> Available data
# # # # #
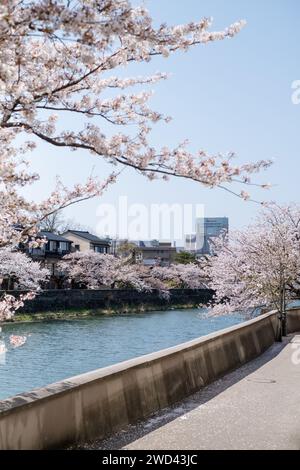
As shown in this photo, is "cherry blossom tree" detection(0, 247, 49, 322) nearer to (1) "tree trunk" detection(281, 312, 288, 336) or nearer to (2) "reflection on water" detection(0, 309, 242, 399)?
(2) "reflection on water" detection(0, 309, 242, 399)

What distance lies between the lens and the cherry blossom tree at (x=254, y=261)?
23516 mm

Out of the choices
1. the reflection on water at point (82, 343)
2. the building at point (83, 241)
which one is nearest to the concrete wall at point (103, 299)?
the reflection on water at point (82, 343)

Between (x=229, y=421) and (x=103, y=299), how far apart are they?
# # # # #
> Description of the task
Rewrite the records above with "cherry blossom tree" changed to "flowering tree" wherever it appears, leaving everything else as it is. Give the result without the pictures.

> Correct result
As shown in this photo, is "flowering tree" detection(0, 247, 49, 322) nearer to (1) "tree trunk" detection(281, 312, 288, 336) or nearer to (2) "reflection on water" detection(0, 309, 242, 399)?
(2) "reflection on water" detection(0, 309, 242, 399)

What distance lies between the lens and the flowering tree at (x=254, y=261)?
23516 mm

Out of the choices
1. the reflection on water at point (82, 343)
2. the building at point (83, 241)
which one is nearest to the concrete wall at point (103, 299)?
the reflection on water at point (82, 343)

Between (x=229, y=421) and (x=103, y=299), how far apart are they?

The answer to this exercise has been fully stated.